April16, 2008
Duluth
News Tribune
Ex-principal leaves one final gift to
Denfeld students
By Will Ashenmacher
When George Dell Daedo went to college in the
1930s, he had a hard time scraping his tuition together.
Now, a contribution from the former prominent
Duluth educator, who died in Idaho in February, could help keep
college-bound Denfeld alumni from dire financial straits.
Daedo — “G. Dell” to his contemporaries
— made a posthumous $40,000 contribution to the Greater Denfeld
Foundation, which will be added to the group’s scholarship
efforts. The foundation gives 12 to 14 one-year scholarships of
varying amounts to Denfeld alumni headed to four-year colleges.
Bill Westholm, who chairs the Greater Denfeld
Foundation board, said it has yet to be determined what impact Daedo’s
gift will have on the foundation’s scholarship awards.
“We’re not sure exactly how we’ll
do this with the new scholarship yet,” Westholm said. “We
still have that to figure out.”
Daedo was a longtime principal at Denfeld High
School and retired as director of secondary education for Duluth
schools in 1972.
Jean Endrizzi, who was an English and speech teacher
during Daedo’s tenure, described Daedo as a “formal,
dignified man with a heart of gold.” She said he cared deeply
about the Denfeld community.
“There are some of those folks … who
were really the heart and soul of that school.
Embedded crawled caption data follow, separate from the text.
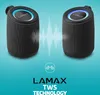 LAMAX Waver1 Bezdrátový reproduktor Náhled obrázku produktu 10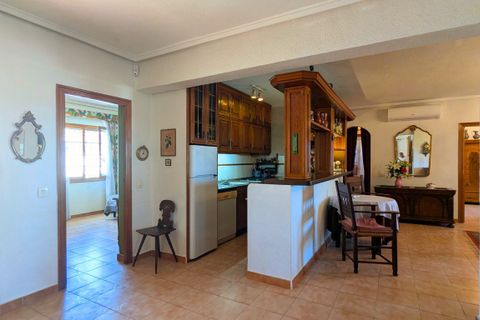 Villa a Ciudad Quesada, Alicante, Ciudad Quesada - € 385.000 | Ref: EAELA210155 - foto 24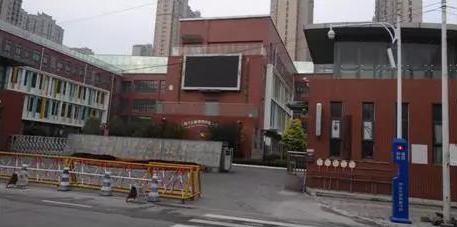 ���~���У�@��ȫ�A(y��)������ϵ�y(t��ng)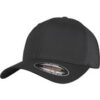 Flexfit By Yupoong &#8211; Flexfit Perforated Cap (6277P) YP114, Vivid Promotion Workwear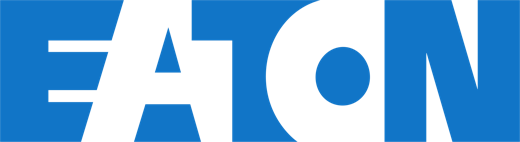 Eaton logo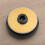 110H Steering Wheel Short Hub Adapter Thin Version Boss Kit for   92-95  DelSol All 7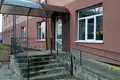 Commercial property 971 m² in Babruysk, Belarus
Everything they did
revolved around that school,” Endrizzi said. “He was
Denfeld to the heart.”
Westholm said Daedo was, in 1953, an original
board member of what eventually became the Greater Denfeld Foundation.
“He was always extremely interested in Denfeld,”
Westholm said. “He always stayed connected to some degree.”
Jerry Anderson, who retired from his position
as a counselor at Denfeld in 1993, was a student at Denfeld when
Daedo was principal.
“He was almost bigger than life sometimes,”
Anderson recalled. “He commanded so much respect just by his
presence.”
Anderson called Daedo “a role model.”
“A lot of us thought if we could conduct
ourselves like that, that would be great,” Anderson said.
Daedo, a native of Vancouver, British Columbia,
graduated from what was then Duluth State Teachers College in 1932.
A 1972 newspaper article about his retirement said he had difficulty
ponying up the $3-per-quarter tuition and was underemployed after
graduating.
He began work at Denfeld in the fall of 1932,
first as a study hall teacher and then as an ancient history instructor.
Deado went on to serve as Denfeld’s assistant principal, counselor
and principal of Washington Junior High.
Daedo eventually obtained a master’s degree
in psychology from the University of Minnesota and attended what
was then called the Wharton School of Finance at the University
of Pennsylvania.
Daedo was married to Verna Davidsenfrom 1935 until
her death in 1989. He married his second wife, Marjorie Jonasson,
in 1992. The two moved to Boise, Idaho, in 1996, Jonasson Daedo
said.
Daedo died Feb. 29. He was 98 years old.